足を引きずるようにして食卓へ向かうと、シーナがオーブンから熱々のアップル・パイを取りだしているのが見えた。
いつもは小食気味の俺も、その香ばしいかおりに食欲を刺激される。
「旨そうだな。こんな何もない砂漠のどまんなかで、どうやって食料の調達を?」
「食料とか日用品は、少し離れたところにあるショッピング・モールで調達するの。最近になって運営会社が変わったみたいで、色んなものが高騰してるから贅沢なものは買えないんだけど……」
砂漠のショッピング・モール。
いささか不自然な組み合わせのように聞こえるが、こんなところに住んでいる人間がいる以上、一定の需要はあるのだろう。

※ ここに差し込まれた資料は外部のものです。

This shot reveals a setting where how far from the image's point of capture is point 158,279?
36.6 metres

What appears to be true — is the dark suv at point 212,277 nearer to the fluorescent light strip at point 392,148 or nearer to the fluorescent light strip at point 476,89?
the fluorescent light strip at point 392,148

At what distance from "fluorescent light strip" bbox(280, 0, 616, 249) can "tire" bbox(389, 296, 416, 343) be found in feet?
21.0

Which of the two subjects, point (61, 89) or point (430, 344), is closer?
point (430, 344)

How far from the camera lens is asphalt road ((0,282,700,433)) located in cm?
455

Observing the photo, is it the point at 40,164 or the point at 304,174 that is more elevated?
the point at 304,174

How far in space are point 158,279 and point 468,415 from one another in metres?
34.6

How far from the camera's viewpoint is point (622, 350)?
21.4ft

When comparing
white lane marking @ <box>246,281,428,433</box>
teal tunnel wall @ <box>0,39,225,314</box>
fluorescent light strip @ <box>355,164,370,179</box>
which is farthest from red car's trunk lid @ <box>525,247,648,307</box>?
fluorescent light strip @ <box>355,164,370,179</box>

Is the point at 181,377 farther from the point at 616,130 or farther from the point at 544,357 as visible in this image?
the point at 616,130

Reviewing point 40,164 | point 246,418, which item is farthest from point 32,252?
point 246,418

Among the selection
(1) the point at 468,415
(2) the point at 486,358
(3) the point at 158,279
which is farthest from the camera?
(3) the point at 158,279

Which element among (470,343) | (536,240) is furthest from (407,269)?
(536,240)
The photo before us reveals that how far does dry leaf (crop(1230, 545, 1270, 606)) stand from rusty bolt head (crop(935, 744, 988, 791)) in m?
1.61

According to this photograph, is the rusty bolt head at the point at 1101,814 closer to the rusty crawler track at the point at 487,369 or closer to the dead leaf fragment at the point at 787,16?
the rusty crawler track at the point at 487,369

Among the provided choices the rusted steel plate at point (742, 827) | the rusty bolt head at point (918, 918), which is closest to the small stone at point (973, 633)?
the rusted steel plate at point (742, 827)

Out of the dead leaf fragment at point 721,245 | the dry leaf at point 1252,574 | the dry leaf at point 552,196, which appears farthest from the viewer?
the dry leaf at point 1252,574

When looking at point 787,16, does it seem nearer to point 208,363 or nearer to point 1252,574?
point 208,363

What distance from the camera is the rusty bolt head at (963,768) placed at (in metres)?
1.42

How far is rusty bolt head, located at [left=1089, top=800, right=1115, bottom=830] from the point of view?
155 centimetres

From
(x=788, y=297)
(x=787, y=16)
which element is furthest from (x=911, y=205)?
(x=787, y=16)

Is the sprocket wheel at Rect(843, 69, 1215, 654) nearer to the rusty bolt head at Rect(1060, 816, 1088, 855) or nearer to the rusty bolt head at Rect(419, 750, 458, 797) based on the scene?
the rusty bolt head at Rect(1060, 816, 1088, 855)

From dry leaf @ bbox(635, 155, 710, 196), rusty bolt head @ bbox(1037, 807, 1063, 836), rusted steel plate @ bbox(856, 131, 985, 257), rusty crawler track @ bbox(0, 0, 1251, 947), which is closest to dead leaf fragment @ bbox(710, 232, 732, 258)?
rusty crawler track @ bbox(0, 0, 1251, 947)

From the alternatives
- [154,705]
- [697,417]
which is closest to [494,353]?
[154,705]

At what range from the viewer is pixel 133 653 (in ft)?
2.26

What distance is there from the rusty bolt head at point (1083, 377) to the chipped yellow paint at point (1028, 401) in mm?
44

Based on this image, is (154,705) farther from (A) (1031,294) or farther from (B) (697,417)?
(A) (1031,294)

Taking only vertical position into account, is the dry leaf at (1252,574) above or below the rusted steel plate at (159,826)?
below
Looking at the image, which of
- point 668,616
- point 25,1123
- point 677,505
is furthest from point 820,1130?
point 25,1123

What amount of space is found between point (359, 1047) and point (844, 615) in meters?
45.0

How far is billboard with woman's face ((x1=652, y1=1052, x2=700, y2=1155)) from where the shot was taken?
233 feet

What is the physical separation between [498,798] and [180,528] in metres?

俺はハフハフとパイをほおばり、タンブラーに入っていたお茶を喉に流しこむ。
「うぅん、美味い。ひと様の手料理を食べるなんて何年ぶりだろう……。俺ばっかり食べてるけど、シーナはちゃんと食べたんだよな?」
「わたしはいいの。インスタントの味に慣れちゃったから……。こういうときにでも使わないと、食材が腐っちゃうだけだしね。それにいまは腕のいい料理人さんもいることだし」
「……料理人だって?」
てっきりシーナが一人暮らしをしているものとばかり思っていた俺は、自分の耳を疑った。
しかし冷静になってみれば、こんな熾烈な環境でか弱い少女が一人で暮らしているほうがおかしいのだ。
(とはいえ、いきなり顔合わせとなると少し気まずいな……。邪魔にならないうちに退散するか? 友だちの友だち的なポジションの奴とうまくやれる気がしないしな)
と様々な可能性を考えながら部屋をきょろきょろ見渡していると、シーナの寝室で視線がとまった。
それまで影が薄いせいで気がつかなかったが、シーナのベッドのすぐ傍で物静かに正座している女がいたのだ。
女は昔の主婦のように割烹着を身に纏っていた。そしてそのうなじから伸びているコードは枕もとのコンセントに繋がっている。
「……なんだ、人間じゃないのか。ビックリした」
「あれはイオンちゃんって言って、あらゆる家事をこなしてくれる万能お手伝いさんなの。ほら、イオンちゃん。ハルトにお茶のおかわりを汲んでもらえる?」
「カシコマリマシタ」
すくっと立ちあがると、イオンはそのままウィーン、ガシン、ウィーン、ガシンといいながら近づいてきて、機械的な所作で俺の茶碗におかわりをついだ。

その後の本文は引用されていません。